I tried my hand last season to start some hot peppers and had a difficult time. I read they need warmth and used bottom heat by placing pots on top of my aquarium lights. That did nothing so I put them in a sunny window sill. Still nothing. No matter what I did the seeds never sprouted. So I put the pots on my back steps and forgot about them. I kept them watered just in case the seeds were good. I had heard it can take some time to sprout these pepper seeds.. but by now it had been months. It had been long enough to get into the early part of our summers and too late to really expect any kind of production. Still, I wanted to see if they would sprout. And if they did sprout, what temps did it take to get them going.
One day, during our typical scorching summer heat here in Texas, I noticed some seeds sprouting. The temps were in the 90’s and now the seeds had decided to grow. I managed to get the seeds up and growing and just about the time they started to flower and bear fruit it was time to bring them inside as we had some expected cold snaps coming. I tried to winter them over inside with the hopes to have a head start next season, but lost all but two due to a white fly infestation I could not get rid of. This year I wanted to get the peppers going a bit earlier so I could get some peppers from them. Taking notes from the temps they finally began to sprout, I decided to fake them out and create an environment that would make the seeds think it was a hot summer day and OK to grow.

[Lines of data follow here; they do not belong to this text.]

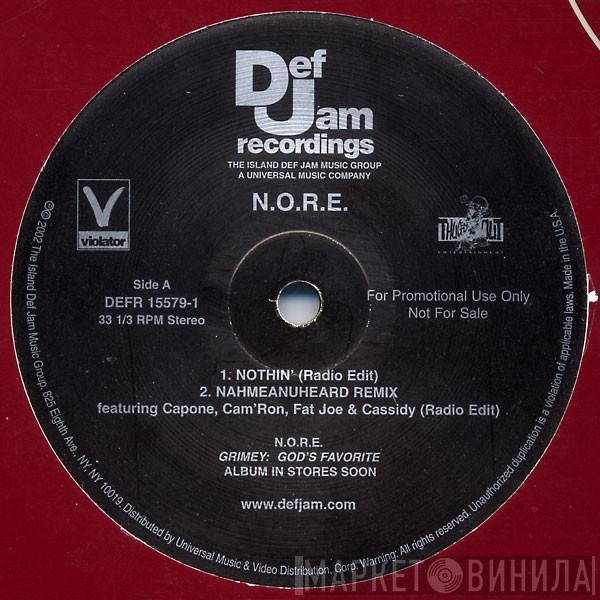 N.O.R.E. - Nothin’ / Nahmeanuheard Remix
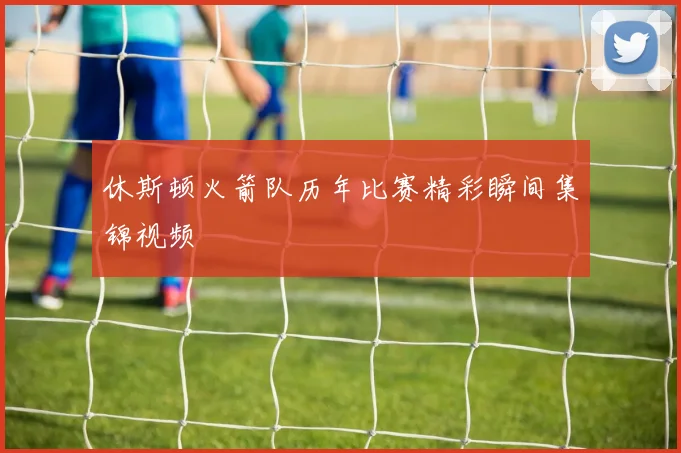 休斯顿火箭队历年比赛精彩瞬间集锦视频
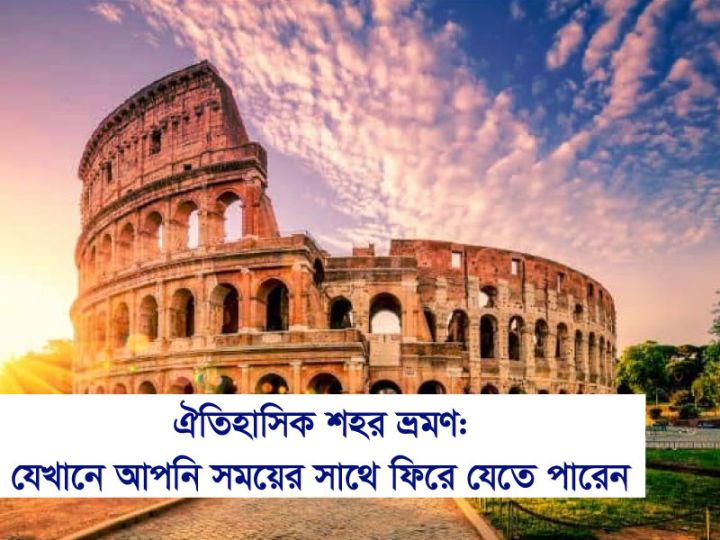 ঐতিহাসিক শহর ভ্রমণ: যেখানে আপনি সময়ের সাথে ফিরে যেতে পারেন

With my aquatic hobby I had grow out tanks on reptile heat mats to heat the water in the tanks. The heat mats were laid down and the tanks of water were put on top. I adjusted a timer to turn the mats on and off to keep the water temps were I wanted them. Since I have reduced my fish hobby I had some of the mats not being used, and also some empty tanks. My plan was to create a micro climate inside a tank to make a warm ambient temp that would hopefully encourage sprouting of my seeds.
This tank is a 20 gallon and I put the pepper seeds into 4″ pots filled with a mostly shredded wood mix. I get it at Lowe’s and it is called a landscaper mix. It has various sized particles and a lot of wood content. I had read that peat yields poor results when trying to start or grow peppers so I avoided peat pots. I did add a little peat to the mix to provide some wicking ability and also some manure/compost mix I also got from Lowe’s. Since I add water to the tank bottom and allow it to wick up into the pots for watering, I did not want the heat mat to sit on the bottom of the tank. I had my heat mats in 4′ lengths to fit on my shelves so I just coiled the heat mat around the tank around the top of the pots and plugged it in. I also put one of my LED lights over the top to provide light. Then I waited.
As you can see the temp holds in the mid 80’s with the single heat tape. This heat tape is 4″ wide and I think my 6″ would actually be a better application. Since I wanted temps to go up over 90 degrees, I added a second 4′ tape in there as well and plugged it in. This time the temps got up to slightly over 100 degrees. Hotter than desired but still workable. I decided I would plug in the second tape during the day and unplug it at night. I felt this would simulate warmer days and cooler night time temps. Since these hot peppers can take months to sprout I figured I would try this approach for a few weeks and adjust if needed.
It only took a few weeks before I started to see the seeds sprout. I was amazed they were actually all coming up. My plan is to gradually decrease the heat in the aquarium and get them moved outside to get toughened up and ready for planting. I must admit I did not expect to have this kind of success with these pepper seeds. But the closed tank did give me what I was looking for.. a micro climate that mimicked warmer summer temps. I am really glad it only took two weeks to get them sprouted and it will make starting these seeds next year much easier. Now that I know I can get them sprouted in two weeks I can decide when I want them outside and count backwards to a sowing date. Then they will have the heat and length of our summers to produce.
Though last years attempt at growing these peppers was not successful in producing any peppers, it still was useful in teaching me something I needed to know going forward to be successful in the future. As Henry Ford once said ..Failure is the opportunity to begin again more intelligently.